Task:
Below is a listing; retype exactly the line with "class: Mammalia" and every line after it through the end, and only those, leaving out the pictures.

╭─ Exercise data

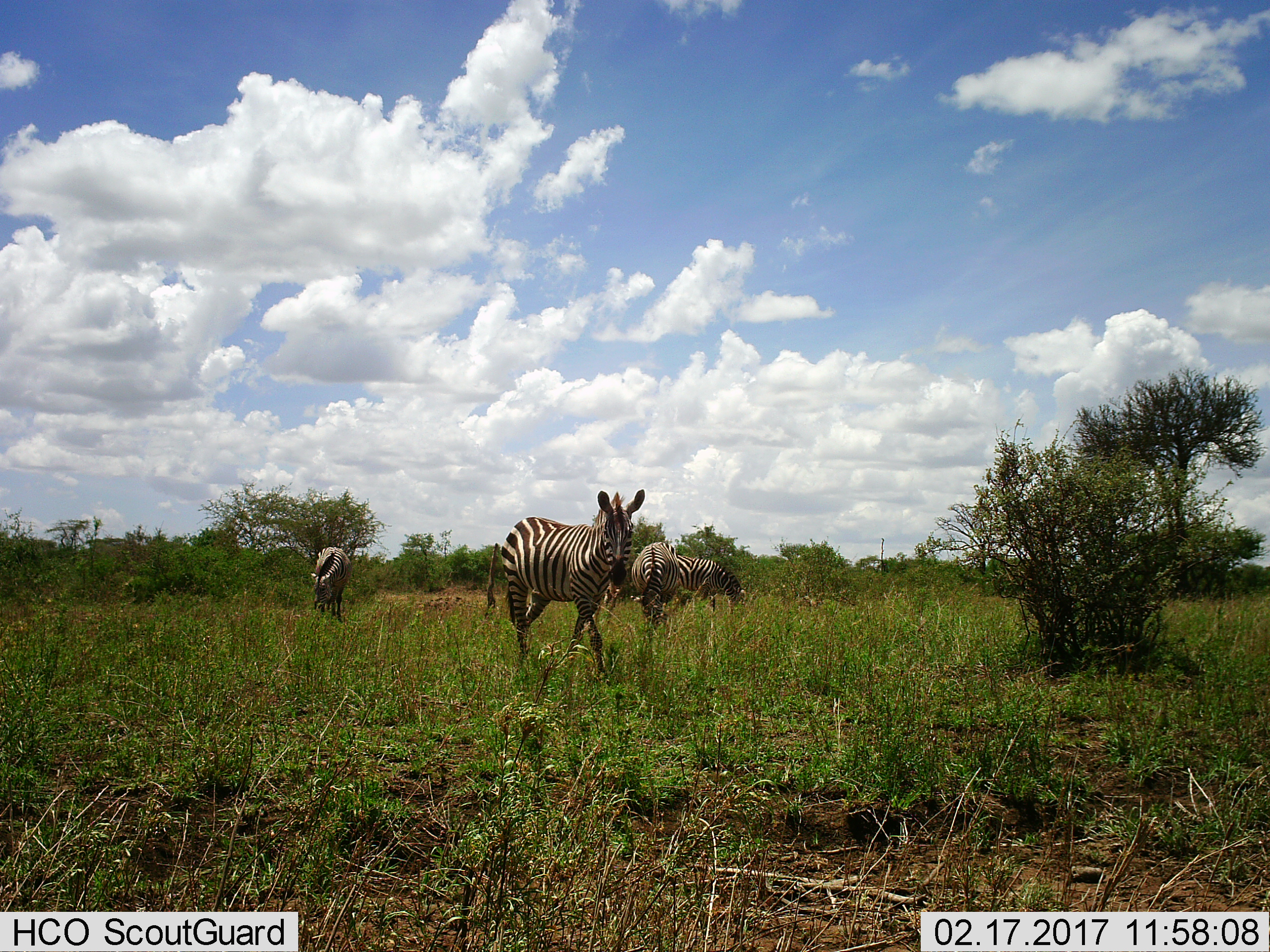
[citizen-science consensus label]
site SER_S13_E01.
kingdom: Animalia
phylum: Chordata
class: Mammalia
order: Perissodactyla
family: Equidae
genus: Equus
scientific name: Equus quagga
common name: plains zebra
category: zebraplains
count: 4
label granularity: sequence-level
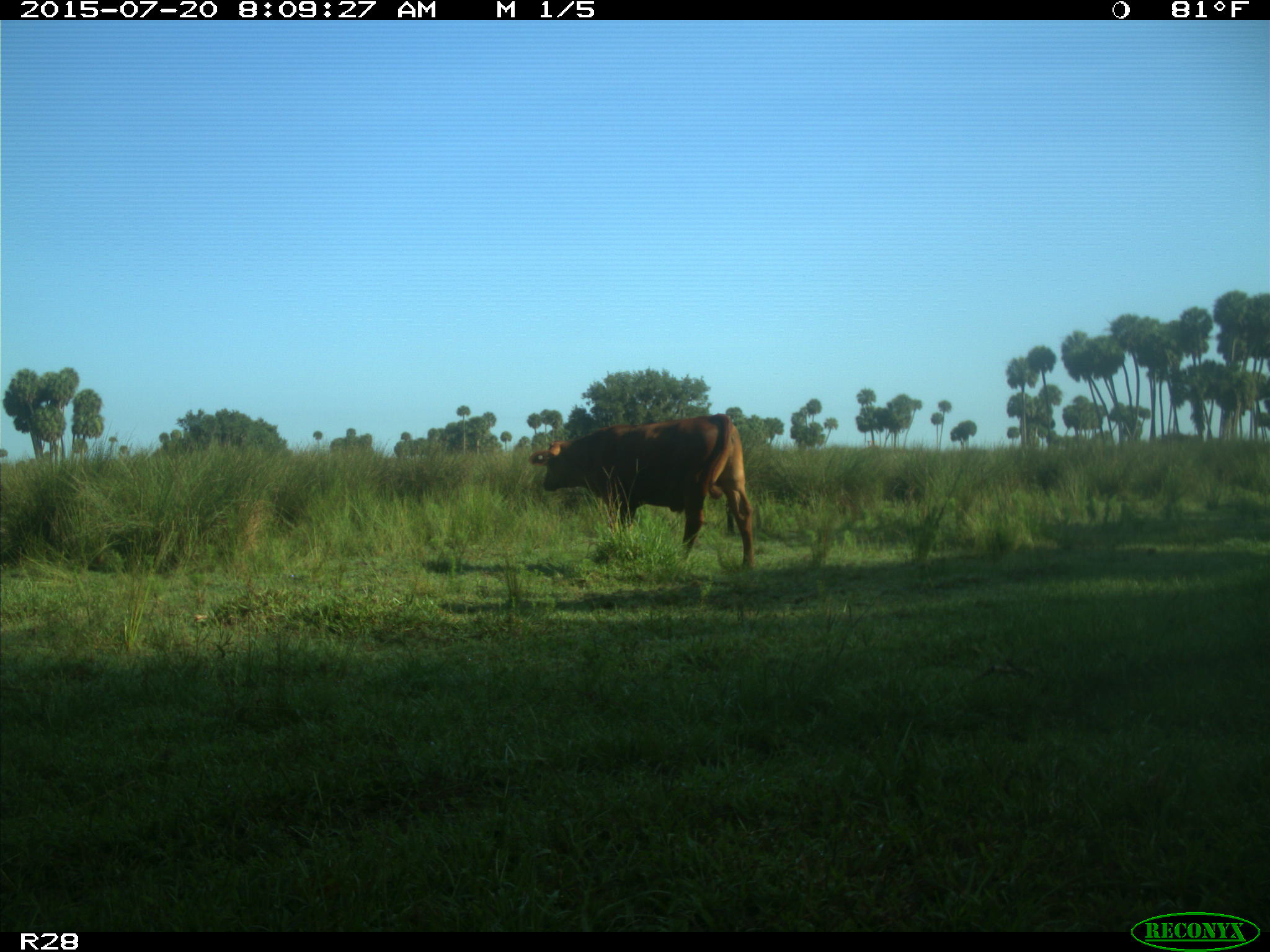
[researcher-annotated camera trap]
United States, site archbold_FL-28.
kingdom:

╰─

Answer section:
class: Mammalia
order: Perissodactyla
family: Equidae
genus: Equus
scientific name: Equus quagga
common name: plains zebra
category: zebraplains
count: 4
label granularity: sequence-level
[researcher-annotated camera trap]
United States, site archbold_FL-28.
kingdom:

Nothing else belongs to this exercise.